JURI’S PARKING STRIP

CATEGORY: JURI
PHOTOS: 1) THE PLUMB TREE
2) DRAINAGE DITCH
3) JURI, PARKING AREA, ROCKERY, FENCE
4) PLANTINGS IN MAY
5) & 6) PLANTINGS IN SUMMER
7) PLANTINGS IN FALL
8) POST CAPS
9) INSIDE OF FENCE

I loved working with Juri on his house.  We worked so well together.  As a break from doing the house, in the summer time we worked on his yard.  The first summer we built a deck along the bedroom wing of his house.  The party room opened onto it at one end and at the other end was a widened area next to the breakfast nook.  Its entire edge had steps to the lawn so that it could be used for seating in case of possible future lawn-dancing parties.  It was built around a wide spreading plum tree that was to have a brick patio beneath it tying it into a wishing well he had built. That never got done during the years Juri and I were together. It was probably just as well because the tree was a prolific bearer and dropped it’s plums so indiscriminately that it would have stained the brick.

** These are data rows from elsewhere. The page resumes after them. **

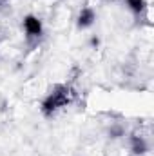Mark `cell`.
<instances>
[{
	"instance_id": "6da1fadb",
	"label": "cell",
	"mask_w": 154,
	"mask_h": 156,
	"mask_svg": "<svg viewBox=\"0 0 154 156\" xmlns=\"http://www.w3.org/2000/svg\"><path fill=\"white\" fill-rule=\"evenodd\" d=\"M75 98V91L67 85H56L42 102V113L45 116H53L58 109L67 107Z\"/></svg>"
},
{
	"instance_id": "3957f363",
	"label": "cell",
	"mask_w": 154,
	"mask_h": 156,
	"mask_svg": "<svg viewBox=\"0 0 154 156\" xmlns=\"http://www.w3.org/2000/svg\"><path fill=\"white\" fill-rule=\"evenodd\" d=\"M96 20V13L91 9V7H83L80 13H78V18H76V26L78 29H87L94 24Z\"/></svg>"
},
{
	"instance_id": "8992f818",
	"label": "cell",
	"mask_w": 154,
	"mask_h": 156,
	"mask_svg": "<svg viewBox=\"0 0 154 156\" xmlns=\"http://www.w3.org/2000/svg\"><path fill=\"white\" fill-rule=\"evenodd\" d=\"M121 134H123V131H121L120 127H113V129H111V136H113V138H118V136H121Z\"/></svg>"
},
{
	"instance_id": "7a4b0ae2",
	"label": "cell",
	"mask_w": 154,
	"mask_h": 156,
	"mask_svg": "<svg viewBox=\"0 0 154 156\" xmlns=\"http://www.w3.org/2000/svg\"><path fill=\"white\" fill-rule=\"evenodd\" d=\"M24 29H26V33H27L29 38H38L40 35H42V31H44L42 20H40L38 16H35V15H27L24 18Z\"/></svg>"
},
{
	"instance_id": "52a82bcc",
	"label": "cell",
	"mask_w": 154,
	"mask_h": 156,
	"mask_svg": "<svg viewBox=\"0 0 154 156\" xmlns=\"http://www.w3.org/2000/svg\"><path fill=\"white\" fill-rule=\"evenodd\" d=\"M89 44H91V47H94V49H96V47L100 45V38H98V37H93V38L89 40Z\"/></svg>"
},
{
	"instance_id": "277c9868",
	"label": "cell",
	"mask_w": 154,
	"mask_h": 156,
	"mask_svg": "<svg viewBox=\"0 0 154 156\" xmlns=\"http://www.w3.org/2000/svg\"><path fill=\"white\" fill-rule=\"evenodd\" d=\"M131 149H132V153L134 154H145L147 153V149H149V145H147V142L142 138V136H132L131 138Z\"/></svg>"
},
{
	"instance_id": "5b68a950",
	"label": "cell",
	"mask_w": 154,
	"mask_h": 156,
	"mask_svg": "<svg viewBox=\"0 0 154 156\" xmlns=\"http://www.w3.org/2000/svg\"><path fill=\"white\" fill-rule=\"evenodd\" d=\"M125 5L134 13V15H142L147 9V0H125Z\"/></svg>"
}]
</instances>
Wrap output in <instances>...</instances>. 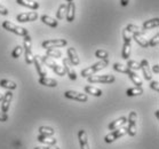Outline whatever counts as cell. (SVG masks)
Returning a JSON list of instances; mask_svg holds the SVG:
<instances>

THE PLUM TREE WITH NEW DECK IN BACKGROUND

Next Juri dug out the drainage ditch beside the street in front of his house and put in five foot culvert sections all the way from his driveway to the corner of the side street.  Then he put in a rockery and a graveled parking strip along the street.

JURI WITH BROKEN DRAIN PIPE



ROCKERY AND PLANTING BED

Part of the stuff that he had scrounged was enough cedar to build a five foot high fence clear across the front of his property and down the side street, it being a corner lot.  There were already high fences dividing him from his side and back neighbors.  Juri asked me to design his new fence, but he specified that each vertical slat was to have edges, so he painstakingly sided each 1 x 4 with one inch strips, thus making quarter inch side reveals.  It not only strengthened the 1 x 4’s, it was good looking.  In plan, the fence I designed had random 45° angled in-and-out sections which made pockets for plantings plus, like the slat-edges, added to its looks and its strength.  I also chose the plantings.  The street side of the front fence faced west so I chose low growing pines for the back planting, and creeping phlox, candy tuft and lavender for the front apron.  Trailing nasturtiums filled in until the other plants grew.  They seeded themselves every year so contributed to midsummer color.

PARKING STRIP IN MAY
PARKING STRIP IN SUMMER


MORE SUMMER COLOR


PARKING STRIP AFTER BLOOM

 The side of the fence facing the house was shady: a good place for rhododendrons, azaleas and sarcococca.  Juri made the post caps.  Each one had a different animal on top.